4/21/18: Brian’s Bullshit, My Theory of Everything (Part three, The Tao of Traffic)

“We all live in a tragicomic situation, a life that is in part absurd simply because it is not of our own making. We are born into a disordered world, into a family we did not choose, into circumstances we would have had somewhat improved, and we are even called by a name we did not select.” 

― Sheldon B. KoppIf You Meet the Buddha on the Road, Kill Him: The Pilgrimage Of Psychotherapy Patients


Today I consider the roads on which I drive every day. Oahu traffic, and it’s rules (or lack there of…)

The rules people are following (or not following) most of the time these days, on this island where I live and work as a professional paratransit driver, appear to have little to do with any “rules of the road” set by the official governing powers of this society.

Whether on or off the highway, rural road or city street, driving in a residential area with children playing nearby or sitting in the daily rush-hour crawl, or even while walking among these vehicle-dominated spaces as pedestrians, people are behaving in traffic as if they exist in some kind of bubble or (perhaps most likely) a video game.

As if their behavior has no real world consequence or (perhaps more disturbingly) as if they don’t care what those consequences may be.
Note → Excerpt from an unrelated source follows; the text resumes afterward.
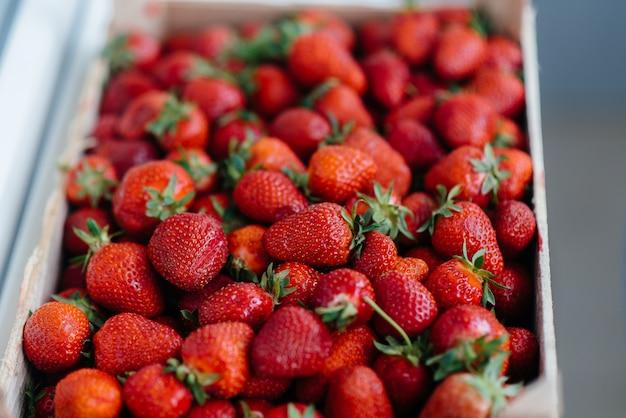 販売のためのコンテナーに熟した新鮮なイチゴのクローズアップ。健康的なダイエット。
I have seen them ignore nearly every one of the rules of the road. From seemingly small (but actually often quite consequential) ones like not using turn signals, driving at night without headlights and rolling through stop lights and signs, to really dangerous and reckless driving. Blowing through red lights and weaving in and out of traffic at high speeds (especially motorcycles) intentionally going the wrong way on a one way road and zooming passed a traffic jam on the shoulder. I have often seen pedestrians do things equally dangerous (although less likely to injure others) like stepping into moving traffic, nowhere near a crosswalk, without even looking up from their phones.

One reading this may see it as a statement of the obvious. “Duh…” you say? Well if this is true, my point is made. If arrogant disregard, oblivious ignorance of, and/or for others, and high risk action and/or inaction, is so ubiquitous on these roads that one should assume it as such… then my premise is proven and I may now move onto my humble theory with which I might in part, explain the phenomena.

Don’t ask me to suggest what is to be done, however.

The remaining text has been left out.